Consider the two extremes: when $f = m$, the bonus is $0$; when $f=100$, the bonus is
$$\frac{0.1(100 - m)^2}{100 - m} = 0.1(100-m) = 10 - 0.1m.$$
At this latter extreme, your final grade will be
\begin{align}
0.60(100) + 0.20m + 0.20a + b &= 60 + 0.20m + 0.20a + 10 - 0.10m\\
&=70 + 0.10m +0.20a.
\end{align}
Notice that this is the average of (i) your normal weighted grade with (ii) the result of shifting all the weight of the midterm onto the final:
$$\frac12\left[(0.60(100)+0.20m+0.20a) + (0.80(100)+0.20a)\right] = 70+0.10m+0.20a$$
The curve connecting these two extremes is quadratic and has the same slope as the normal grade (without the bonus) at $f=m$. As a result, it only really makes a difference to those students who show a substantial improvement.

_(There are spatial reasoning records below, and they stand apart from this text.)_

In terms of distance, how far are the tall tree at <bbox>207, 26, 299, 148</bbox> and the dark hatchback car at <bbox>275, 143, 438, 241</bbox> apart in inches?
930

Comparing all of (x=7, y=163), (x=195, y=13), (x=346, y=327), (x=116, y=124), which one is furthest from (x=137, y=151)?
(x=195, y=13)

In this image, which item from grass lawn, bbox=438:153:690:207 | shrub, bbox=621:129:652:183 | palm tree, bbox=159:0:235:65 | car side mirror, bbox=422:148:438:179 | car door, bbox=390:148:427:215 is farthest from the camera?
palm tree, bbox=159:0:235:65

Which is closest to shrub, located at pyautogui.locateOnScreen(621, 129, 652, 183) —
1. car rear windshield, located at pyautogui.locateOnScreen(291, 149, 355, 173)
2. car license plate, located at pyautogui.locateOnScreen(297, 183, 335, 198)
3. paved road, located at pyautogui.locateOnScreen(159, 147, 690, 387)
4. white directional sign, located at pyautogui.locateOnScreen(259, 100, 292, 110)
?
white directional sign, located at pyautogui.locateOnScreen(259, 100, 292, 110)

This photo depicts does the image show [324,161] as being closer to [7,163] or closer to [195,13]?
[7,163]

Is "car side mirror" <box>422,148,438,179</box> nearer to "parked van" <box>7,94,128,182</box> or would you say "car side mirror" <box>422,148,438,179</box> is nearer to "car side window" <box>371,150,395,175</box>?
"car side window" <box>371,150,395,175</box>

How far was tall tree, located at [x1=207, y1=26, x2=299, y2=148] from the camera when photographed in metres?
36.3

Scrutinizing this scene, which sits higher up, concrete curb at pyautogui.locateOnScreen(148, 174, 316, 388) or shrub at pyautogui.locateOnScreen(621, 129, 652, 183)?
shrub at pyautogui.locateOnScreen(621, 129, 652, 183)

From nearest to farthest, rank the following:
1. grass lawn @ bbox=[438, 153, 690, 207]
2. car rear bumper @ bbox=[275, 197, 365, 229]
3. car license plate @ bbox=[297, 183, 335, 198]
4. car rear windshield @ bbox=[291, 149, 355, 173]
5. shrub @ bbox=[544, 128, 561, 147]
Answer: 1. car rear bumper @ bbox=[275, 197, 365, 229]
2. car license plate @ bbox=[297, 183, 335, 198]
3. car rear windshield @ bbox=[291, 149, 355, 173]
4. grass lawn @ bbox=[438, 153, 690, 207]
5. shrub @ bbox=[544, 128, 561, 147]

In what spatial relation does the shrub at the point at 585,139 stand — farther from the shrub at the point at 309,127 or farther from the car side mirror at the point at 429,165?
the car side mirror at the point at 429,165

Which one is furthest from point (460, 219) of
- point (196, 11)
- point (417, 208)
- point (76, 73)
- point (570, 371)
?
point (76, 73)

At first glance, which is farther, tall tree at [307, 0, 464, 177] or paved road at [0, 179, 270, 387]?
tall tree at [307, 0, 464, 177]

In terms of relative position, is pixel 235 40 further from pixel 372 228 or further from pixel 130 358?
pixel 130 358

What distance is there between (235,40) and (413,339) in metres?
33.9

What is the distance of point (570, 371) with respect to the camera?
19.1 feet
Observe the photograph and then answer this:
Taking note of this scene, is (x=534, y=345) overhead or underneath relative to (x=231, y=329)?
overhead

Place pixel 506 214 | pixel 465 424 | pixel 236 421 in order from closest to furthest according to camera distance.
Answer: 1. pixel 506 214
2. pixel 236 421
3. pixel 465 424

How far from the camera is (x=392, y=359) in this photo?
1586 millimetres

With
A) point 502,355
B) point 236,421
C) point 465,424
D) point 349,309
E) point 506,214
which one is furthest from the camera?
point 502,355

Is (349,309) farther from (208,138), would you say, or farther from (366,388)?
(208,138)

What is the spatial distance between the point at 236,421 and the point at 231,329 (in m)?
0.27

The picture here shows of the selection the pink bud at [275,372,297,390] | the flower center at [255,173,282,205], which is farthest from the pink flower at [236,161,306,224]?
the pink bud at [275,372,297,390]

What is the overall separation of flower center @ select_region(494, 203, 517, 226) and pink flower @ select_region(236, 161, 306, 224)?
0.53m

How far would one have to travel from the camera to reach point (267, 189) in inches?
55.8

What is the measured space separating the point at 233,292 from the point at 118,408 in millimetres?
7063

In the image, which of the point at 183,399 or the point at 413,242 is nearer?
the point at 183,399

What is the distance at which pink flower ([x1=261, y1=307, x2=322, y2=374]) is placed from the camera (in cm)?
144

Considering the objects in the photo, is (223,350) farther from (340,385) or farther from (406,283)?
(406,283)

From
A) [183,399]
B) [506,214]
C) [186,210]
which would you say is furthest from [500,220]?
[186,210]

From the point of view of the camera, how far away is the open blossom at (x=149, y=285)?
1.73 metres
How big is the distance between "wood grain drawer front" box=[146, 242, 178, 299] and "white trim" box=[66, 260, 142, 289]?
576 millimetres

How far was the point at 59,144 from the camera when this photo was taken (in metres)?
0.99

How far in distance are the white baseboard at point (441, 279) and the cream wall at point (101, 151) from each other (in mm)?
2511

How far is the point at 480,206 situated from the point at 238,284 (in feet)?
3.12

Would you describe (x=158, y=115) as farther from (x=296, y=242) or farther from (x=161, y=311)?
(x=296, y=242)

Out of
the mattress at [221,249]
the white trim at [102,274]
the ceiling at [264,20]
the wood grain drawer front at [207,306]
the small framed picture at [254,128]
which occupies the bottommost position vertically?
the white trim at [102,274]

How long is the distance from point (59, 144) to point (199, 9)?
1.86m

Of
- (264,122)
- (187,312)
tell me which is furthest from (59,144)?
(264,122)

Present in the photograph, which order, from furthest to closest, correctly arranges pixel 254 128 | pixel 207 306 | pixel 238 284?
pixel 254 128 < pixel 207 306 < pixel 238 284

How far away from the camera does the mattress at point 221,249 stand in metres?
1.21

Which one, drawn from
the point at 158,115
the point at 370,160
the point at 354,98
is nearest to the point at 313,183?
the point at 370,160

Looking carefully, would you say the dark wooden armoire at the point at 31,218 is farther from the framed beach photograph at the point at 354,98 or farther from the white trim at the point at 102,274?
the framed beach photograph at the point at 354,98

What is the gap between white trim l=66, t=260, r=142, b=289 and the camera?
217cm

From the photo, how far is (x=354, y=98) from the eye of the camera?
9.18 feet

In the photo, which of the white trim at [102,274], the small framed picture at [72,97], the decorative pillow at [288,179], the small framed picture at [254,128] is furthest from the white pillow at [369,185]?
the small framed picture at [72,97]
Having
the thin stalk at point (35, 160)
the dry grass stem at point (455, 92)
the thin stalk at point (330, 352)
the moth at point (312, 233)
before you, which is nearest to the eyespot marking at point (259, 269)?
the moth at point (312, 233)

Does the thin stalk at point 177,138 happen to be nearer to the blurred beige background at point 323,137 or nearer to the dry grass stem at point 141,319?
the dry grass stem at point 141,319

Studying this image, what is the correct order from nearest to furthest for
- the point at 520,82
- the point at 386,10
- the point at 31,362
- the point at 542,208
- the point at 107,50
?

In the end, it's hard to see the point of such a scheme. It's unnecessarily complicated and doesn't really help students all that much. It would be far simpler (and slightly more generous) to give two marking schemes (in this case $60 / 20 / 20$ and $70 / 10 / 20$) and take the higher of the two.
Here's a graph.
From top to bottom:
Blue: 80% final (i.e., weight of midterm shifted to final)
Dotted red: my proposal for best of two marking schemes
Solid red: weighted grade + bonus
Purple: weighted grade without bonus
The vertical green line is the point where the final is better than the midterm (I arbitrarily chose $m=45$).
The curve at the very bottom shows the value of the bonus by itself.